In U.S. Pat. No. 3,696,072 by G. A. Reynolds et al. there is disclosed hydrophobic, diethylenically unsaturated hydroxyl or amine containing polymers. By dispersing these diethylenically unsaturated polymers into organic solvent systems along with certain photoinitiators, ultraviolet curable coatings may be obtained. U.S. Pat. No. 3,936,428 by Rosenkranz et al. similarly report hydrophobic, photopolymerizable, N-methylol polyol polymeric compositions.
Numerous starch polymerizates have been reported. Caldwell et al. in U.S. Pat. No. 2,668,156 discloses that certain water-dispersible, ethylenically unsaturated starches will undergo homopolymerization in the presence of polymerization initiators. These starch homopolymerizates reportedly have reduced water-dispersibility properties and are useful for many conventional starch applications such as adhesives, sizing agents for textiles and papers, etc. The Caldwell et al. polymerizable starch system apparently produces a uniform homopolymerizate. Apparently a substantial portion of the starch ethylenic unsaturation either remains unpolymerized or undesirably intrapolymerized since the homopolymerization thereof becomes difficult at starch ethylenic unsaturation D.S. levels of 0.07 or higher.
Graft starch copolymers are also known (e.g., see U.S. Pat.

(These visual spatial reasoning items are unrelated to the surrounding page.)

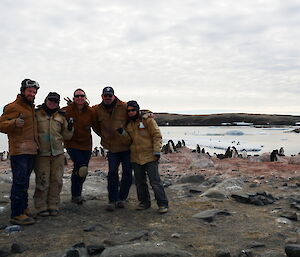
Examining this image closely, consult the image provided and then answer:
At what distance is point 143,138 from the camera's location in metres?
7.15

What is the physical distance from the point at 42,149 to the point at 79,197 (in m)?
1.58

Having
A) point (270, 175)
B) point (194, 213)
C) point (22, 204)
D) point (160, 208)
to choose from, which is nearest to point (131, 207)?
point (160, 208)

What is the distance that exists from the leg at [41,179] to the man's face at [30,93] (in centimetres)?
107

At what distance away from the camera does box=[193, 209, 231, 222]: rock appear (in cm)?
679

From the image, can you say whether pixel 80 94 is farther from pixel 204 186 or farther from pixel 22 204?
pixel 204 186

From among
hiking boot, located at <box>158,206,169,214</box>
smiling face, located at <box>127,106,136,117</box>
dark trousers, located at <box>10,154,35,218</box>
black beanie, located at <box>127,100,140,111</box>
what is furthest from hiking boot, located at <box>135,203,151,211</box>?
dark trousers, located at <box>10,154,35,218</box>

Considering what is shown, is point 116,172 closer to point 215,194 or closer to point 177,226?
point 177,226

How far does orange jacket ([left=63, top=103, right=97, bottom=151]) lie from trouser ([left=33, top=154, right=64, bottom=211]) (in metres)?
0.48

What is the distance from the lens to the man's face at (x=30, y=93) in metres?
6.17

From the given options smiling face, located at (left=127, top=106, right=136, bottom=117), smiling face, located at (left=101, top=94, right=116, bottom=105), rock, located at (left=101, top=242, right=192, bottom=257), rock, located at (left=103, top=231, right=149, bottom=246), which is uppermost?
smiling face, located at (left=101, top=94, right=116, bottom=105)

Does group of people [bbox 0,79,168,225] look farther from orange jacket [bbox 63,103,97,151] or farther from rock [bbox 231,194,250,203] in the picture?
rock [bbox 231,194,250,203]

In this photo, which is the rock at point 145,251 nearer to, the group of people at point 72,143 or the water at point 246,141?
the group of people at point 72,143

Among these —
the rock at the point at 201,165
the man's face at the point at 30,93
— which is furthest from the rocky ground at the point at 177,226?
the rock at the point at 201,165

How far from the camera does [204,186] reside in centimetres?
1045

Nos. 3,061,471, 3,061,472 and 3,095,391). Brockway et al. disclose granular starch polymethacrylate grafts by polymerizing granular starches in the presence of methyl methacrylate monomers, activators and initiators to provide a non-water-dispersible starch product (e.g., see Journal of Polymer Science, Part A, Vol 1, pages 1025-1039, 1963). Similarly, grafting by copolymerizing styrene and allyl starches (e.g., see Makromol Vol. 18-19, page 322, 1956), butadiene, styrene and acrylontrile (e.g., see Canadian Pat. No. 549,110 by Borunsky), acrylonitrile, acrylamide and acrylic acid (e.g., see C. A. Wilham et al. Polymerization Studies with Allyl Starch, Journal of Applied Polymer Science, Vol. 7, pages 1403-1410, - 1963) have been reported. The grafted non-starch polymer chains become an integral and unextractable part of the composite starch polymerizate and increases its hydrophobicity.
At one time allyl starches appeared potentially useful as starchbased coatings (e.g., see J. P. Radley, Starch and Its Derivatives, 4th Ed., 1968). Unfortunately, the allyl starch coating systems are plagued with difficulties such as non-homgeneity, brittleness, inflexibility, poor water-resistance and limited solubility in organo solvent systems (e.g., see Wilham et al. article cited above).

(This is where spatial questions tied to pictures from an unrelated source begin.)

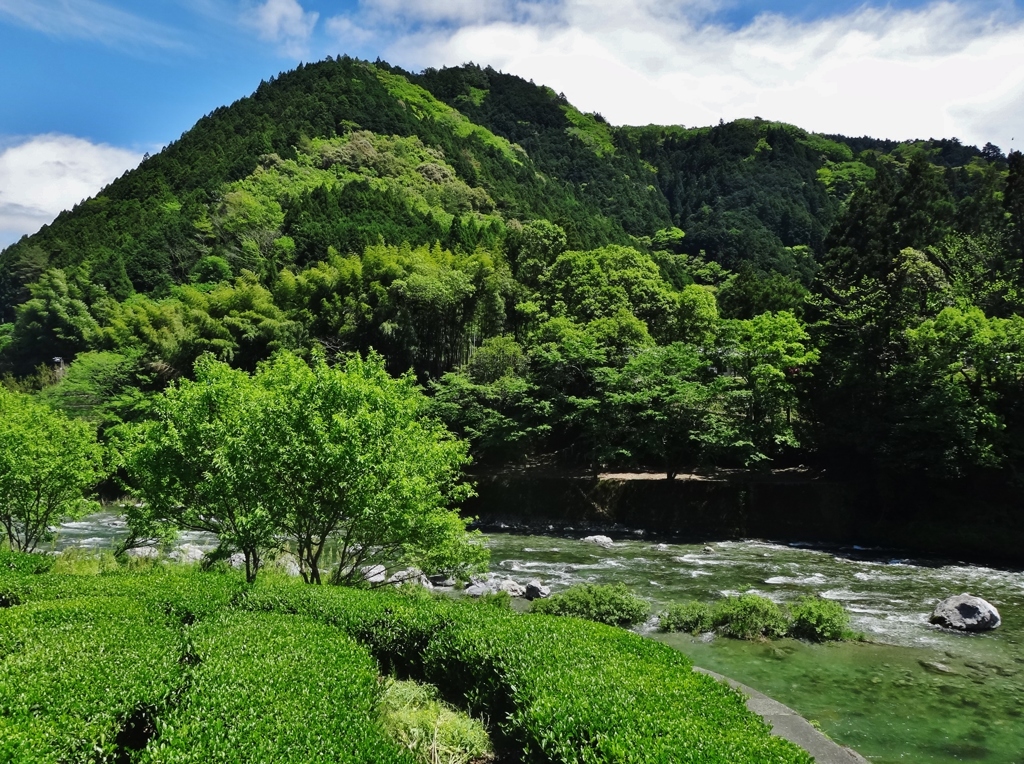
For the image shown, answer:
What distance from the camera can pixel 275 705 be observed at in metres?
6.05

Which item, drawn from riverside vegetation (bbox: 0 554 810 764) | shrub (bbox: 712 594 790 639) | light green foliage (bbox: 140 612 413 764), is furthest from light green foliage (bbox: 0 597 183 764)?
shrub (bbox: 712 594 790 639)

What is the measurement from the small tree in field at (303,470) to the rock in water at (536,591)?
489 cm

The art has long sought a polymerizable starch composition suitable for use as a protective coating and which will produce a starch polymerizate having improved resistance towards physical, chemical, bacteriological and enzymatic degradation. A water-dispersible and copolymerizable starch composition which could be applied to a substrate via an aqueous vehicle and thereafter copolymerized to a starch coating possessing excellent tensile strength and elongation, flexibility, impact and dynamic peel strength, water-and detergent-resistant properties would fulfill a long-felt need.